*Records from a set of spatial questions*
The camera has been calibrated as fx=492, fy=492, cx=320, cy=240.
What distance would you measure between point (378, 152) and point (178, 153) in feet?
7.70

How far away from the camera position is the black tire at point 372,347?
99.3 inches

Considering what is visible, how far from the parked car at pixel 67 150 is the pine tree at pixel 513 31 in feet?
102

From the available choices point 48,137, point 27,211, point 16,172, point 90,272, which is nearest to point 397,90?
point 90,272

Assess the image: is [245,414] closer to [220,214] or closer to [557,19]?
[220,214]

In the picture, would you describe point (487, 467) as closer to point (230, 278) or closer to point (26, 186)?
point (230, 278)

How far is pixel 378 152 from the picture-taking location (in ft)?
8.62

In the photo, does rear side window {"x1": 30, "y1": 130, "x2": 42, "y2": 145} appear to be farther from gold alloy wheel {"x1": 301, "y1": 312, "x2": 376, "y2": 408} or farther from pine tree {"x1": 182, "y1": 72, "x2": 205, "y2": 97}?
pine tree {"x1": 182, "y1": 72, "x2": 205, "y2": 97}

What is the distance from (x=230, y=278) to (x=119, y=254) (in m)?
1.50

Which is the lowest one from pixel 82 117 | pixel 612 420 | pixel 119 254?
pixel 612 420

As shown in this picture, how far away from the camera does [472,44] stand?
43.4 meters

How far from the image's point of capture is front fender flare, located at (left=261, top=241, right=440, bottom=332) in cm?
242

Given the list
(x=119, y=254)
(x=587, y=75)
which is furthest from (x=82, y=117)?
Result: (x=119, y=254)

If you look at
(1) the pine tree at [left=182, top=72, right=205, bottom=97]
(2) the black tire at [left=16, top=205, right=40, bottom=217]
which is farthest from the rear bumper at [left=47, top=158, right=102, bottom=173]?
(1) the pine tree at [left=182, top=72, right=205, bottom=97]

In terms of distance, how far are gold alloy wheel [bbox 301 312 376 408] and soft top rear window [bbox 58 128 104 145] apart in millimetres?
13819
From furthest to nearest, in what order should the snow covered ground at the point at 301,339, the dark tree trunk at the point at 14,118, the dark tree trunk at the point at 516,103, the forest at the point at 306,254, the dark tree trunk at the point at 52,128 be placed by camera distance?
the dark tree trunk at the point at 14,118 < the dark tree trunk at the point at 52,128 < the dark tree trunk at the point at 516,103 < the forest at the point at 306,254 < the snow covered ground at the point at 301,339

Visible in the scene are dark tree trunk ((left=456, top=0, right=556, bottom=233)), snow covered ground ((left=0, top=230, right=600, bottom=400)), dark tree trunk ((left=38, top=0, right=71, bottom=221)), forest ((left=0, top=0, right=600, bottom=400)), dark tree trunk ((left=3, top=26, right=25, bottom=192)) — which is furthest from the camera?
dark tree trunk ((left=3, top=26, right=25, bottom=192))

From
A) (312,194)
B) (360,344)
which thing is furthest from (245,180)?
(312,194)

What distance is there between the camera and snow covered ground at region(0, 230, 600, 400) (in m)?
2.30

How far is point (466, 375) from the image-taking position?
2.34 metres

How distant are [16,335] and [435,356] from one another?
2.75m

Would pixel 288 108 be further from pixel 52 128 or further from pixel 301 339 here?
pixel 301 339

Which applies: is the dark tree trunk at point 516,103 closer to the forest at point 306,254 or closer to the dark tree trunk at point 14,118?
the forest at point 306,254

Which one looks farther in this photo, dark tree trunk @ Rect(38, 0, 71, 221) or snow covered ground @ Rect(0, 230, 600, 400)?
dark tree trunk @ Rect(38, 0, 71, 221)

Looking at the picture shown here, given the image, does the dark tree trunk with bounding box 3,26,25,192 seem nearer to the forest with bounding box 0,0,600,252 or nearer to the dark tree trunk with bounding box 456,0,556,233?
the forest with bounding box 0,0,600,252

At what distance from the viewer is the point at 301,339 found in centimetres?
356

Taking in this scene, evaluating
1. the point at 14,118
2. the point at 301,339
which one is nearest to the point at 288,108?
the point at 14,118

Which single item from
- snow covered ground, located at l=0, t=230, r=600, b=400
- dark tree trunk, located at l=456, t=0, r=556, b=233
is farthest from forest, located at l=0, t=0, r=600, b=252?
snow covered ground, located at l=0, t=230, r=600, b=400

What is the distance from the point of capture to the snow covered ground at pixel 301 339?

*Your task*
Write out again the data above from its first line through the line that contains "43.4 meters", inclusive.

*The reply*
The camera has been calibrated as fx=492, fy=492, cx=320, cy=240.
What distance would you measure between point (378, 152) and point (178, 153) in feet?
7.70

How far away from the camera position is the black tire at point 372,347?
99.3 inches

Considering what is visible, how far from the parked car at pixel 67 150 is the pine tree at pixel 513 31 in feet?
102

From the available choices point 48,137, point 27,211, point 16,172, point 90,272, which is nearest to point 397,90?
point 90,272

Assess the image: is [245,414] closer to [220,214] or closer to [557,19]?
[220,214]

In the picture, would you describe point (487, 467) as closer to point (230, 278) or closer to point (26, 186)?
point (230, 278)

How far is pixel 378 152 from the picture-taking location (in ft)?
8.62

In the photo, does rear side window {"x1": 30, "y1": 130, "x2": 42, "y2": 145} appear to be farther from gold alloy wheel {"x1": 301, "y1": 312, "x2": 376, "y2": 408} or farther from pine tree {"x1": 182, "y1": 72, "x2": 205, "y2": 97}?
pine tree {"x1": 182, "y1": 72, "x2": 205, "y2": 97}

What is the distance from (x=230, y=278) to (x=119, y=254) (in m)?
1.50

Which is the lowest one from pixel 82 117 | pixel 612 420 | pixel 119 254?
pixel 612 420

As shown in this picture, how far away from the camera does [472,44] stand?
43.4 meters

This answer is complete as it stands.